I think the not-so-average Joe won't give a crap about the bike at
that price. With the cash to spend on an interesting bike he will go
the extra grand on a BMW HP2, or grab a 1200 GS Adventure and pocket
the change. The problem all comes down to performance, and people
with the money to spend will want to spend it on a performance toy,
not a 2-wheeled lawn tractor that smells like a semi-truck.
>It's what they
>price them at when they are ramping up civilian production in future
>years that counts.
But was does the future hold? I'll bet these guys have no special
treatment from Kawasaki, nor any guarantee that the KLR will even be
around next year. I think it's a partially seat-of-the-pants
operation. If they were really in bed with KHI, they (KHI) wouldn't
force them to buy the complete rolling chassis with all the stock
bodywork, etc. If KHI sees a replacement for the KLR, they certainly
aren't going to keep making it soley for HDT's few hundred diesel
bikes a year that they'll produce and maybe sell.
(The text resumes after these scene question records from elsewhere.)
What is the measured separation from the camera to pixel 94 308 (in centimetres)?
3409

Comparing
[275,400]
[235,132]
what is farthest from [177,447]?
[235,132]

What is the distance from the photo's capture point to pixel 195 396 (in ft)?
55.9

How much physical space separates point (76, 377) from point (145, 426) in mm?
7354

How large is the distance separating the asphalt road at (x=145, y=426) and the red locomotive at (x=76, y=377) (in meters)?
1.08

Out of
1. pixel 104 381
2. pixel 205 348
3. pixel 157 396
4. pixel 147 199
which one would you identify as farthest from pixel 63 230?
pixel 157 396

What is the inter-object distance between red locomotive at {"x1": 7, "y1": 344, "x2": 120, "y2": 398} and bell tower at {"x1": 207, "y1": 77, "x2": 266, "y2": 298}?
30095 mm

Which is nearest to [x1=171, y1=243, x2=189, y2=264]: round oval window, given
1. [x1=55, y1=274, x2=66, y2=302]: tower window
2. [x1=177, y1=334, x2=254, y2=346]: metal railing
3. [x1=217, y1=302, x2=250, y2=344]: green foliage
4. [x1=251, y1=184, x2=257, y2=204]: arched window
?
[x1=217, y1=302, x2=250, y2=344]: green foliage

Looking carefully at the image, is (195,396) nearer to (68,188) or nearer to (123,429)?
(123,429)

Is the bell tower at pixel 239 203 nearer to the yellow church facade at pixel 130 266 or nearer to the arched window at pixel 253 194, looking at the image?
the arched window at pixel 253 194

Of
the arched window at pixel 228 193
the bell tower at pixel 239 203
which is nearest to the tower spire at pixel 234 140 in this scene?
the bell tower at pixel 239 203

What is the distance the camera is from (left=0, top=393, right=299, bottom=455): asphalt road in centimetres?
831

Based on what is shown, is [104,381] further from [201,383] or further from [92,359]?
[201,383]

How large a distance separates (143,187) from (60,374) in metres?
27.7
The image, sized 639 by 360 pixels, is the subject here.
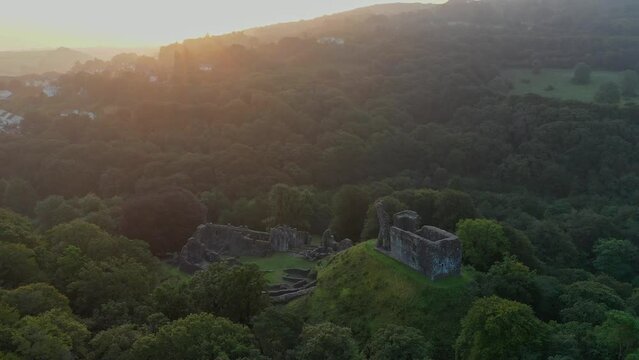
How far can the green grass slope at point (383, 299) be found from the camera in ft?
108

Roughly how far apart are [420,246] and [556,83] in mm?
89709

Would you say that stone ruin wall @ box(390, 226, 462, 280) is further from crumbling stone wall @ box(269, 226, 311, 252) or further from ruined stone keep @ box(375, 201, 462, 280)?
crumbling stone wall @ box(269, 226, 311, 252)

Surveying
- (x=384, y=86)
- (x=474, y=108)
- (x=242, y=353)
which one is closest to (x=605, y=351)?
(x=242, y=353)

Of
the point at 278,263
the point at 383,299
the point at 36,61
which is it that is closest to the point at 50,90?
the point at 278,263

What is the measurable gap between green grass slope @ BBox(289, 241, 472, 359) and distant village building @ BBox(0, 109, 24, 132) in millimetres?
66342

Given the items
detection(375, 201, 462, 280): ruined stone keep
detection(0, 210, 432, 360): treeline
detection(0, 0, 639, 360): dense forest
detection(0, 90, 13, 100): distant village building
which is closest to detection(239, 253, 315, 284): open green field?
detection(0, 0, 639, 360): dense forest

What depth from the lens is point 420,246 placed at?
33.9 meters

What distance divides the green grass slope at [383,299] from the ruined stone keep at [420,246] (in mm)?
519

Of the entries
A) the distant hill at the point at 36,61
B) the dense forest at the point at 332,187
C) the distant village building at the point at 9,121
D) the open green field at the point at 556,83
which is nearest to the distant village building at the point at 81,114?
the dense forest at the point at 332,187

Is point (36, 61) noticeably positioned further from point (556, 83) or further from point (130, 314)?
point (130, 314)

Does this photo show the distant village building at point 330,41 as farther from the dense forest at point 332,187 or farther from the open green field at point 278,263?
the open green field at point 278,263

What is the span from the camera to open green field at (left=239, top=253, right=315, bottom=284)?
43469mm

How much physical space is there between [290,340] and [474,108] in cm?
8095

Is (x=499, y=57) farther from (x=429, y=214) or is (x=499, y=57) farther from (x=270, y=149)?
(x=429, y=214)
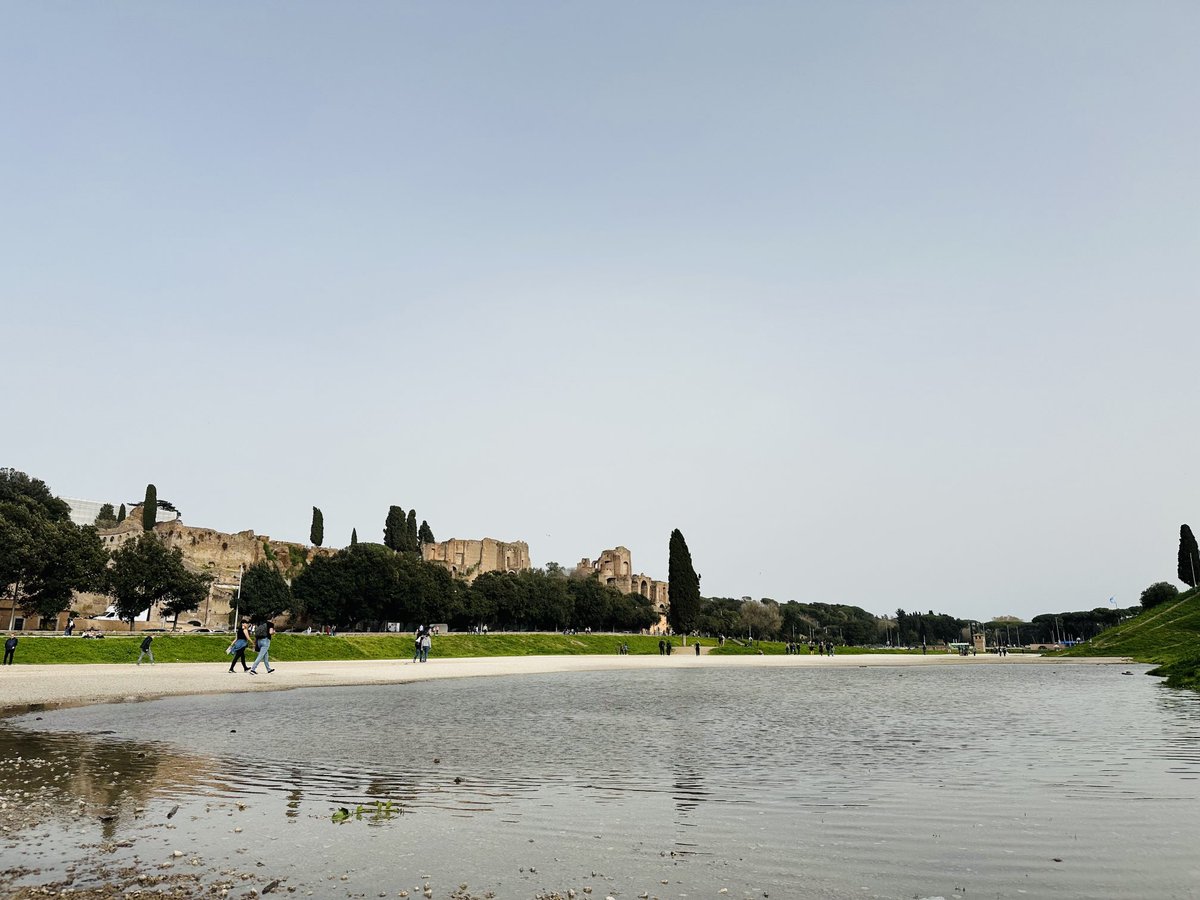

IIRC, a year ago, there were only 125 Diesel bikes actually deployed,
and I think the original order was for 600. I don't see the Marines
wanting to buy shitloads of these, maybe just a couple thousand total.
>Personally, I hope they are willing to sell the
>engine for retrofit projects. In future years, I wouldn't mind having
>a deisel engine option when my original KLR gas engine needs
>replacement.
That would be a likely way to go, especially if KHI drops the KLR650
from the lineup. Who knows, maybe KHI will sell HDT the KLR tooling
at a yard sale price since it paid for itself a decade ago.
>Just my opinion, and pure speculation on my part.
Me too.
I think the Diesel KLR is very cool. Not $18,999 cool; more like
$8,999 cool and I'd buy one at that price.